Salı, Mayıs 01, 2012

Çukurcuma Sk, Brukner Apt, No 24


Çukurcuma Sk, Brukner Apt, No 24
Ev sahibinin ikinci savaş sırasında Almanya’dan geldiğini, İstanbul’a yerleştiğini söylerlerdi. İki katlı, cumbalı, eski bir evdi. Yoğun yağmurlarda tavan akar, sıvaları düşerdi. Yaşamaya başladığım yıllarda bir iki tane antikacı dükkanı vardı sokakta. Yıllar içinde çoğaldılar. Yandaki Dalgıç Çıkmazı’nın sokağında çingeneler otururdu, yamuk evlerin içinde. Sabahları, öğlenleri, akşamları yoktu, küfredip kavga ederlerdi. En ağır küfürleri duydum, öğrendim. Kinleri yoktu, bir saat içinde çalgıya, şarkıya girişirler, gerdan kırmaya başlarlardı karşılıklı.
Bazı geceler parasını alamamış kadınlar sokakta paralarını vermeyen erkekleri kovalarlardı, topuklu ayakkabılarının sesleri hareket ederdi, çıkmaz sokaktan diğer sokağa. Arada sırada da silah sesleri, gecenin içinde kimden kime gittiği belirsiz.
Çıkmaz’ın köşesindeki karşılıklı ev ile aramızda çamaşır ipi asılıydı. Hiç konuşmamış olsak da bilirdik çamaşır yıkama günlerini. İki çocuğu anımsıyorum, tüm günlerini balkonun demirleri ardında geçirdiklerini, oynadıklarını, annelerinin getirdiği peynirli sandviçlerin arasından peynirleri çıkarıp yediklerini, ekmekleri aşağıya attıklarını. Büyümüşlerdir.
Alt katımda Zehra Teyze yaşardı. Kırk yılı aşkın süredir ordaydı, üç çocuğu orada doğmuş, büyümüş. Her ay kirayı vermeye giderdik, elden, Bay Brukner’e, Cihangir’deki ofisine. Dönüşte iki fileyi dolduracak erzak alışverişi. Her havalar ısındığında sobasını temizlemeye, her havalar soğuduğunda da sobasını kurdurmaya çağırırdı. Arada sırada gelirlerdi ya çocukları, yanlızdı. Merdivenlerden çıkarken annelerine bağrışlarını duyar, üzülürdüm.
Evin yerleri tahtaydı, gıcırdardı. Zehra Teyze rahatsız olmasın diye ezberlemiştim hangi tahtaların gıcırdamadığını, onlara basarak yürürdüm. Kapısı açık olduğunda anlardım, Kastamonu yöresinden yemekler yaptığını, tabakları ve tepsiyi hazırladığını.
Bazen günlerce gelmediğimde ya da görünmediğimde kapımın altında not bulurdum, el yazısıyla yazdığı, saman defter kağıtlarına.
Zeki, evladım, geçerken bir ses et. Senin orda olduğunu bileyim. Zehra Teyzen”
Günlerce eve  gitmediğim zamanların birinde, haberi geldi, öldüğünün.
Kapısının önünden geçemedim bir daha. Yedi yıl yaşadığım evi terkettim, içinden hiç bir şey almadan.
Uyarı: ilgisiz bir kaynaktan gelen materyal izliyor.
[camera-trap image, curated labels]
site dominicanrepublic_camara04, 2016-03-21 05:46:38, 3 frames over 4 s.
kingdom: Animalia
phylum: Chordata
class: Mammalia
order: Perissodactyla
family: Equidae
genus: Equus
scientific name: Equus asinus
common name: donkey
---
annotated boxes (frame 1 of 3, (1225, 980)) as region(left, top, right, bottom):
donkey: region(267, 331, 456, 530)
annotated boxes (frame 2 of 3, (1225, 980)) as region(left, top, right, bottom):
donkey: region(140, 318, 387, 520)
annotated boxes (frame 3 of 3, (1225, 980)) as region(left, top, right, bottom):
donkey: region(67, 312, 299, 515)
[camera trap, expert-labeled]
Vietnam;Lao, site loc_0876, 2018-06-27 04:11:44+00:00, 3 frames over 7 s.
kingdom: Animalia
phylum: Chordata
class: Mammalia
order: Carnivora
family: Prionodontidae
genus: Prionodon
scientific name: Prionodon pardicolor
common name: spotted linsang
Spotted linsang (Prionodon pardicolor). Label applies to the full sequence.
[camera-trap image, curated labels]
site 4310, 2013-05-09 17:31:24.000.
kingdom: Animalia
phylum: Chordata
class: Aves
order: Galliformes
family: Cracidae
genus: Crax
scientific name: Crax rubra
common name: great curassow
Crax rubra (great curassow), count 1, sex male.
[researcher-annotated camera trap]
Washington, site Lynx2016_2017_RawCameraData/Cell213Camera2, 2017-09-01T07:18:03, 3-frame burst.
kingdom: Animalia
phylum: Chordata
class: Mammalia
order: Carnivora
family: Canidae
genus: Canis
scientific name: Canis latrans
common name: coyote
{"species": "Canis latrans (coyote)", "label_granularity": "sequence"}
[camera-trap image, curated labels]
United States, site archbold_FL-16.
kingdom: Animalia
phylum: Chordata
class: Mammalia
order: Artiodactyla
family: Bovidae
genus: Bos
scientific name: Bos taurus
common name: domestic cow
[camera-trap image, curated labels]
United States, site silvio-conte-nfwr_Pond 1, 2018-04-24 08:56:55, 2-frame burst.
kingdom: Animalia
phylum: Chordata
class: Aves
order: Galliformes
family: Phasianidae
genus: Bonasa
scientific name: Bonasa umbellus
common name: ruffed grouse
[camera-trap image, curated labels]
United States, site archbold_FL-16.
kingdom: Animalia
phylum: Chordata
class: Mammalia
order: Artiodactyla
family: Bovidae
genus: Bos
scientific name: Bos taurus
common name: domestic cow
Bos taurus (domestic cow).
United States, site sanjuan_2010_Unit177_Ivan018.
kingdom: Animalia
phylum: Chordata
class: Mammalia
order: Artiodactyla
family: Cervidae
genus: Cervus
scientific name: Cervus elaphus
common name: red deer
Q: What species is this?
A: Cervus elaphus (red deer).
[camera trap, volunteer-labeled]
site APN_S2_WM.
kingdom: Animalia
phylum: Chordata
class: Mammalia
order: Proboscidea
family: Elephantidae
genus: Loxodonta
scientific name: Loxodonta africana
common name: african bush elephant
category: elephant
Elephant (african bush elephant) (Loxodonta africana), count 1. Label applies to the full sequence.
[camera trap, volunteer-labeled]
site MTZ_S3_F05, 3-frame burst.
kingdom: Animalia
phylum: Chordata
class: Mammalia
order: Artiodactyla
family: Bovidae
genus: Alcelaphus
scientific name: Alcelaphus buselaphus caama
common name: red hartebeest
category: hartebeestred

Onaltı yıl sonra duydum ki, o ev Masumiyet Müzesi olmuş. İçinde hep bir yerlerden topladığımız, biriktirdiğimiz küçük eşyaların, anıların sergilendiği. Apartman giriş kapısı yer değiştirmiş. Ön pencereleri kapatılmış. Çıkmaz sokağa bakan balkonun demirleri aynıydı ama. Arka balkon demirlerini değiştirmişler. Yer tahtaları da gıcırdamayanlarından. Oda duvarları yıkılmış, kaldırılmış. Karşı balkondan uzanan çamaşır ipini kesmişler, ucu orda duruyordu gerçi. Sakinlerinin değiştiği sokaktan çingeneler de gitmiş olmalı, gelmiyordu sesleri.
O merdivenlerden bir daha çıkamam, geçemem sanırdım. Zor oldu.